Of course, in its early days ‘democracy’ was very exclusive. In part, this had to do with the way in which the public sphere was initially conceived. In the 1700s, people still thought that only those with a certain net worth could properly participate in public debate. These people were the ‘bourgeois’ — property owners without an aristocratic title. Owning property guaranteed that a person was autonomous and had freely developed their own ideas. It seems odd, but, as a break from feudalism it makes some sense. A property owner was not as tightly embedded in a social role. A servant in the court didn’t have a ‘private life’ in the same way that a bourgeois merchant did. This limit on participation was further justified, in theory at least, by a sense that anyone could gain access to the public sphere by competing in market. This then, gives us a complete picture of what Habermas calls the ‘bourgeois public sphere.’ It is a sort of working prototype of the ideal public sphere. It is founded in the written word, it operates based on rational debate and it has a real influence on politics — but it is certainly not accessible to all. Over the coming decades, rational analysis would begin to conclude that limiting participation to property owners was in itself irrational, little by little the vote would be expanded to include more people in democracy, but wealth and power were also being concentrated in new ways. In part 2 of this blog post, I will look at Habermas’ analysis of the 20th century and his disappointment with the effect that the rise of PR and political parties have had on rational public discussion.
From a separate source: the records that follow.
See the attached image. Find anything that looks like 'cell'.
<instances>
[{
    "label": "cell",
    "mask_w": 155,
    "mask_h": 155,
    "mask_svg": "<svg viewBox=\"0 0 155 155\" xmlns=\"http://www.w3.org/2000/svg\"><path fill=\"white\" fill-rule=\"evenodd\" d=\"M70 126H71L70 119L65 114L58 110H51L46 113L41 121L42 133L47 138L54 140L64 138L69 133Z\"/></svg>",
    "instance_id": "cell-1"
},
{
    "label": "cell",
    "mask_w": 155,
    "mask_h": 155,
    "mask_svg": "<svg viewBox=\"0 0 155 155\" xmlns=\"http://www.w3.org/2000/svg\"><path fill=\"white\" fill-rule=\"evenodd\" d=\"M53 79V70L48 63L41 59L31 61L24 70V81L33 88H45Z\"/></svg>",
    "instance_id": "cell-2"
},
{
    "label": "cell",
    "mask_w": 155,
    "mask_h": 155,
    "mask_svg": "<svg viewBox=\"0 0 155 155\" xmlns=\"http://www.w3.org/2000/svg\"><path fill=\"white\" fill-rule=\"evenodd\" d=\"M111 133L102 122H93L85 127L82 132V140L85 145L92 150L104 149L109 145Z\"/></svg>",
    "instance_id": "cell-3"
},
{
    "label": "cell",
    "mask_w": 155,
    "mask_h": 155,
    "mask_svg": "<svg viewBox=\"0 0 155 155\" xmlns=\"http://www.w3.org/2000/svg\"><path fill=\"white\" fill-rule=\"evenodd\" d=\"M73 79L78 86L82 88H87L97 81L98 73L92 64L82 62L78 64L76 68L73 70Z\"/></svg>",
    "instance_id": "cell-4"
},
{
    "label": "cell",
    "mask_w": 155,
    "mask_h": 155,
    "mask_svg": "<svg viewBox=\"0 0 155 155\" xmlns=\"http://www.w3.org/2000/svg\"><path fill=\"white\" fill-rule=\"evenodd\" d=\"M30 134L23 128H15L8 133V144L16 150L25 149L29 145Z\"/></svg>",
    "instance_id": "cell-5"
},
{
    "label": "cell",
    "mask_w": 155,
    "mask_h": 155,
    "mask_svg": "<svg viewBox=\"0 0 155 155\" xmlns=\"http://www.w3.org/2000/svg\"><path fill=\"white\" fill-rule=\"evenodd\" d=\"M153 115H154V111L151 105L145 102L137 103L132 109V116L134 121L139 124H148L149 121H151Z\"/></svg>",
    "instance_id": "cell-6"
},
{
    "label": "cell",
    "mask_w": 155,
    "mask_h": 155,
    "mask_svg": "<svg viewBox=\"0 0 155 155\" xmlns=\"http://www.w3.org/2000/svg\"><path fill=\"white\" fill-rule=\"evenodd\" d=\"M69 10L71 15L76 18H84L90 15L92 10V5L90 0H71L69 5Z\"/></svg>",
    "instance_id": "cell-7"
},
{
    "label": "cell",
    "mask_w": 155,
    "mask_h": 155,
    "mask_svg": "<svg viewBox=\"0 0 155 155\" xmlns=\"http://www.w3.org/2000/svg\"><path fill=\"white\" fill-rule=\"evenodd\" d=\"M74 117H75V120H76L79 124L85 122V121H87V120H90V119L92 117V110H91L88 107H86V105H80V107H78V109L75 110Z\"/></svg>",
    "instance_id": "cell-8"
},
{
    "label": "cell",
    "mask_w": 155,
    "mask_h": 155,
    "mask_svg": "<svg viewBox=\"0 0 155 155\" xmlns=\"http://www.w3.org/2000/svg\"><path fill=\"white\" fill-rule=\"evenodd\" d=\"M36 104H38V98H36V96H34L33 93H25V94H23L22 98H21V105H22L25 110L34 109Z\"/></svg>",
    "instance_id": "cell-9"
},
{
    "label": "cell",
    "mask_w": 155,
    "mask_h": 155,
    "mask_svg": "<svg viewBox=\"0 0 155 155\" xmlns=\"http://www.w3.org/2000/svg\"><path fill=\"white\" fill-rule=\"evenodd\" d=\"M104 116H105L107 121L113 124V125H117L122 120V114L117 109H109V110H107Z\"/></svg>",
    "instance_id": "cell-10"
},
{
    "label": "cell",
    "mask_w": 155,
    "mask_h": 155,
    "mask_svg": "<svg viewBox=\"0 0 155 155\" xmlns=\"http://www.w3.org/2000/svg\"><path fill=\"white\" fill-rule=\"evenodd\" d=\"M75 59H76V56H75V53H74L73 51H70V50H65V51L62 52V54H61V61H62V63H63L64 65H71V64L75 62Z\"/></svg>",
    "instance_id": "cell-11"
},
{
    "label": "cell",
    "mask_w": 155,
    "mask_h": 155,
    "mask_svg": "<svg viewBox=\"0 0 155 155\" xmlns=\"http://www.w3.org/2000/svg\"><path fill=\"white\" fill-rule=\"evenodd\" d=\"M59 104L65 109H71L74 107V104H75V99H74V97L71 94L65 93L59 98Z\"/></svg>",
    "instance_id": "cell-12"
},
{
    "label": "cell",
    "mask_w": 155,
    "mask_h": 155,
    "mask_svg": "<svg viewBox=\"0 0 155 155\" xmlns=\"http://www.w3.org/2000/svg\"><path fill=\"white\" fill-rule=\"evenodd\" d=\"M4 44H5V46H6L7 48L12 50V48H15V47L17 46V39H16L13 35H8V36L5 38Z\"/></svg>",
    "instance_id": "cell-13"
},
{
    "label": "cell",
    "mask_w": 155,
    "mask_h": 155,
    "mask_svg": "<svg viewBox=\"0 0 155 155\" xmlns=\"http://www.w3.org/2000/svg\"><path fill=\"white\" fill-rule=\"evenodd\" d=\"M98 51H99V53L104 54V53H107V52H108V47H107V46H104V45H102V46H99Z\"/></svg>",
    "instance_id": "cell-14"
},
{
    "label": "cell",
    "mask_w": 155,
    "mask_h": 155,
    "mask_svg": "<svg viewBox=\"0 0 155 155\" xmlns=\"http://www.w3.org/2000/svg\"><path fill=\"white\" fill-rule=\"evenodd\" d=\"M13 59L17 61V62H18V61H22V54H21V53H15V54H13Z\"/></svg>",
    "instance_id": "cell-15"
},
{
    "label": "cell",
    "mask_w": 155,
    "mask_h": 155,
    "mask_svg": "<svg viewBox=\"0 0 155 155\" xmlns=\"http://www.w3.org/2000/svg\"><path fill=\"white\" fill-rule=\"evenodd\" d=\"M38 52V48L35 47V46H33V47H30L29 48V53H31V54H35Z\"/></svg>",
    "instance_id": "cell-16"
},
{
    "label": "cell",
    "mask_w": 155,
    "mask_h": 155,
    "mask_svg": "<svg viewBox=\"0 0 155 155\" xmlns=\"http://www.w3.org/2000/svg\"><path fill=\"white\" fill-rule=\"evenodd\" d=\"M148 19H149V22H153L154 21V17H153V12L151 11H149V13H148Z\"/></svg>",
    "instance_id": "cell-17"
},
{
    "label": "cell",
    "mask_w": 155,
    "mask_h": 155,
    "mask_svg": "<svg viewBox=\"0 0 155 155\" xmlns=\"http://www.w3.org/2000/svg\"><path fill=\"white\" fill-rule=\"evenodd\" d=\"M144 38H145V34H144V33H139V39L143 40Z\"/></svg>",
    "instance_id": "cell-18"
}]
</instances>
Now let’s take one last look at our notion of ‘public.’ With the birth of democracy, and especially after the expansion of the vote to those without property, something strange happens to the word ‘public.’ Under government by the people, the government, the people it employs, and the things it owns are all referred to as ‘public.’ Public servants, public parks, public schools. Habermas highlights the oddity of this dual meaning of public. ‘Public’ can refer to either the state or to precisely that segment of the population — as in the case of public opinion — which either criticizes or acclaims the state. It is this second meaning of public — the coming together of free individuals — that interests me and it is this distinction between two ‘publics’ that has led to the Foundation for Indoor Public Spaces’ focus on grassroots community spaces rather than community centres and public libraries. In fact, public libraries — because of their focus on silent reading — are perhaps better understood as a state-funded private space (a socialized version of the bourgeois home) than as a part of the public sphere proper.